--- Goals ---
1: According to the Lake Geneva slick passage, how much did the frontal slick widen over 1.5 hours?
2: Go on with the Lake Geneva slick passage from its final sentence.

--- Quoted passage ---
......

Details are in the caption following the image

(a) Lake Geneva's bathymetry and the surrounding mountainous topography, Red dot: location of on-shore camera TLB. Magenta triangle: field of view of the TLB camera. Bise and Vent are the two dominant, strong large-scale winds blowing over most of Lake Geneva. (b) Map showing the georeferenced outlines of the first and last frontal slick images in (c). Blue rectangle: northern end of the slick where the in situ measurements (Figure 3) were taken. (c) Six TLB camera snapshots show the time evolution of the frontal slick. The approximate wind direction, two types of slicks, and the cold/warm side of the front are indicated in the first image. At 14:50, the camera was turned 5° to the east to follow the slick. The northern tip of the slowly moving slick left the field of view in later images. Locations of yellow and orange symbols correspond to those in (b) for reference. (d) Geo-rectified (Gerum et al., 2019) outlines of the frontal slick for the images in panel (c), illustrating its expansion over time. The water depth below the slick is always >100 m.

3.1 Frontal Slick Evolution

Images taken with the remote TLB camera are dominated by a long narrow slick with a sharp edge on the western (upwind) side extending across most of the width of the lake basin (Figure 1c). Over a period of 1.5 hr, the slick changed little in shape, was only slightly displaced and did not change its orientation suggesting a frontal slick. This was further confirmed by comparing its position in the first and last images (Figure 1b). The frontal slick forms to the east of a sharp temperature gradient (Figure 3).

Geo-rectified snapshots of the frontal slick (Figure 1d) showed that it had a large aspect ratio that decreased over time (Figure 1e), that is, it widened almost four-fold (from ∼50 to ∼200 m) during 1.5 hr while moving very slowly eastward. (Figures 1e and 3c and Movie S1). The rapid movement of smaller slicks with the wind (∼3 m s−1, Figure 1d) suggests that wind-driven drift currents drive their kinematics, whereas the frontal slick maintained a large angle with the wind. The slow eastward movement of the frontal slick indicated that its motion was predominantly controlled by underlying lake hydrodynamics.

......

--- Records excerpted from a collection ---
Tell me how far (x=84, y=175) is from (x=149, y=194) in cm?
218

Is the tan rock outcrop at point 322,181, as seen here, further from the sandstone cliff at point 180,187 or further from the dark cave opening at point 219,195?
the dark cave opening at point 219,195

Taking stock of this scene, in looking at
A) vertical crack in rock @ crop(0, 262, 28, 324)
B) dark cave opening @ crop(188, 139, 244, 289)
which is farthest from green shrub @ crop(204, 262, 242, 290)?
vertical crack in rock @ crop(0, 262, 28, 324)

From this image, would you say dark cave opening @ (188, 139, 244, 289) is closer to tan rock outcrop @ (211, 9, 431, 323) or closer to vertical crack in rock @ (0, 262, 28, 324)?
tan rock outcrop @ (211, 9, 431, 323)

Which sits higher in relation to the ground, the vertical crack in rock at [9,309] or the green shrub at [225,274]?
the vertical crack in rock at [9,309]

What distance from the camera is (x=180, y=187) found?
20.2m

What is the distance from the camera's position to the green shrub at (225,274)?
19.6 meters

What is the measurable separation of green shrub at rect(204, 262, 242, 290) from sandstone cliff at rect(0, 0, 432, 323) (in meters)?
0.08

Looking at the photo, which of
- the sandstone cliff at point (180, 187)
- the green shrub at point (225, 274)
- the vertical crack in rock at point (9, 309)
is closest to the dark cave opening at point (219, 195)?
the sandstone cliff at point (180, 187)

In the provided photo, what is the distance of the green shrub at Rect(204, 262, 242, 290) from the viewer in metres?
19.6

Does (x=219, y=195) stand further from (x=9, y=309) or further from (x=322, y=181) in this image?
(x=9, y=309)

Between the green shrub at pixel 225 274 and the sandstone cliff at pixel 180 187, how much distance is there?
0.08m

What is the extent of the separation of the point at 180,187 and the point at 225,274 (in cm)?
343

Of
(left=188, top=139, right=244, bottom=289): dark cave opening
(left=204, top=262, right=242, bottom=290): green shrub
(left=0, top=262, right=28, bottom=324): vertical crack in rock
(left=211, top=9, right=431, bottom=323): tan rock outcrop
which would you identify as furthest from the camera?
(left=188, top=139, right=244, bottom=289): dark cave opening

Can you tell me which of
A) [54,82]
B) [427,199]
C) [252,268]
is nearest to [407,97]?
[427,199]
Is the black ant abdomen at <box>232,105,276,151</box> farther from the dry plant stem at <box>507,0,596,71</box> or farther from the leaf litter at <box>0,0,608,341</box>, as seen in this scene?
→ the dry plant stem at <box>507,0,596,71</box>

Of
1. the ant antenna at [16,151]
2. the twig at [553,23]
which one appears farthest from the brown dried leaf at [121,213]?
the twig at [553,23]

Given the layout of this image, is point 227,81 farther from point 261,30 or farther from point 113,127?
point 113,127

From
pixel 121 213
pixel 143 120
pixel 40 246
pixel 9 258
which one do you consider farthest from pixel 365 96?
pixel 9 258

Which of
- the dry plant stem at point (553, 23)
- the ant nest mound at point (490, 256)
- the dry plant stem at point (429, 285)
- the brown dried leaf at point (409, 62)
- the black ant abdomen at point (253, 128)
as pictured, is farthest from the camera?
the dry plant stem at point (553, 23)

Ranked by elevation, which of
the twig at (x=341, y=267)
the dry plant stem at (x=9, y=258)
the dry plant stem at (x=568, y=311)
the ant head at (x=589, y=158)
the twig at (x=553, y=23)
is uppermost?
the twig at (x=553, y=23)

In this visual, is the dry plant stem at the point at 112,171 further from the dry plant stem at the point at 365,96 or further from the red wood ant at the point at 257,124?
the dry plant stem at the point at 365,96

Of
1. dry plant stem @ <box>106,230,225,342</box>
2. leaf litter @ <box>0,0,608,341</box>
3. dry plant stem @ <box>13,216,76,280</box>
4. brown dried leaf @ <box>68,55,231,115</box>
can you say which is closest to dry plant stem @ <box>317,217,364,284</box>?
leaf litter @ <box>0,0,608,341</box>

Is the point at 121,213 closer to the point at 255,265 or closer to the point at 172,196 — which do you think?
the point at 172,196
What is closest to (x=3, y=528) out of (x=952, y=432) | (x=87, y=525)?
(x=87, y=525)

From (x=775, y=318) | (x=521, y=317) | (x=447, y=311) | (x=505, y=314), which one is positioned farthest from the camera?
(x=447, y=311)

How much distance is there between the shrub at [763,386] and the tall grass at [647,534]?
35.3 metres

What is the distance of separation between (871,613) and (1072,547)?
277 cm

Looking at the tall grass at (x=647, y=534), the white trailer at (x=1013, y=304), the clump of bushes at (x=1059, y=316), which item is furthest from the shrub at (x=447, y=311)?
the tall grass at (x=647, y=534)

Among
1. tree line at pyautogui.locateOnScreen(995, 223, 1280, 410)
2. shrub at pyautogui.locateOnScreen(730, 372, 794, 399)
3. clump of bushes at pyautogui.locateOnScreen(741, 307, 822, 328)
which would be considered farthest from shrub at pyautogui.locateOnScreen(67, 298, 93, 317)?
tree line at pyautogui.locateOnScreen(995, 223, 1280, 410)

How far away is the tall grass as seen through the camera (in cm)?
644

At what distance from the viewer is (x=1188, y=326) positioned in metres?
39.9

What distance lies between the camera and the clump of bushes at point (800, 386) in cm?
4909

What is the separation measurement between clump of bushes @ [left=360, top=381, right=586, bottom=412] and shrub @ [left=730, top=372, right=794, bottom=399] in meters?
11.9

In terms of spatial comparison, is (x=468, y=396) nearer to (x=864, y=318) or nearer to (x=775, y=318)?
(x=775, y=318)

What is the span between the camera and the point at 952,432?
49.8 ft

......

--- Responses by task ---
1: It widened almost four-fold, from about 50 m to about 200 m.

2:
Slicks in the images have smooth surfaces that are caused by the accumulation of surfactants. To verify that surfactant concentrations are different in the observed smooth frontal slick and the rough-surface surrounding areas, 10 water samples were collected around the northern tip of the frontal slick (Figure 1c) between 14:45 and 15:20. Higher enrichment of Fluorescent Dissolved Organic Matter, a proxy for natural surfactants (Frew et al., 2002; Salter, 2010), was found inside the frontal slick (Text S2, Figure S2 in Supporting Information S1) whose smooth surface suppressed GCW formation as confirmed by images simultaneously taken by the ZiviCat RGB camera (Movie S2).

3.2 Mesoscale and Submesoscale Flow Structures Leading to Front Formation

During the 6 days preceding the campaign, strong Vent wind events from the southwest with wind speeds up to 10 m s−1 prevailed over the lake (Figures S2a–S2c in Supporting Information S1). They produced a set of rotational flow patterns seen in the results of the high-resolution 3D modeling (Figure 2b) and caused coastal upwelling along the northern shore. On 30 September, two Anticyclonic Gyres (AG1 and AG2; clockwise rotating) and the two Cyclonic Eddies (CE1 and CE2; counterclockwise) formed in the eastern and central parts of the lake (Figure 2b), and a thermal front had developed between AG1 and AG2. Good agreement is found between the large-scale modeled LSWT and that in the satellite image for the same time; both indicate a horizontal LSWT difference between the western and the eastern parts of the lake, separated by a sharp front at about the same location (Figures 3a and 3b), thus confirming the validity of the modeling results. The lateral displacement between the front location seen in the measurements (Figure 1) and in the satellite image and the simulated LSWT front may be due to limitations in the atmospheric forcing model (Text S3 in Supporting Information S1) and the selected drag coefficient (Rascle et al., 2020).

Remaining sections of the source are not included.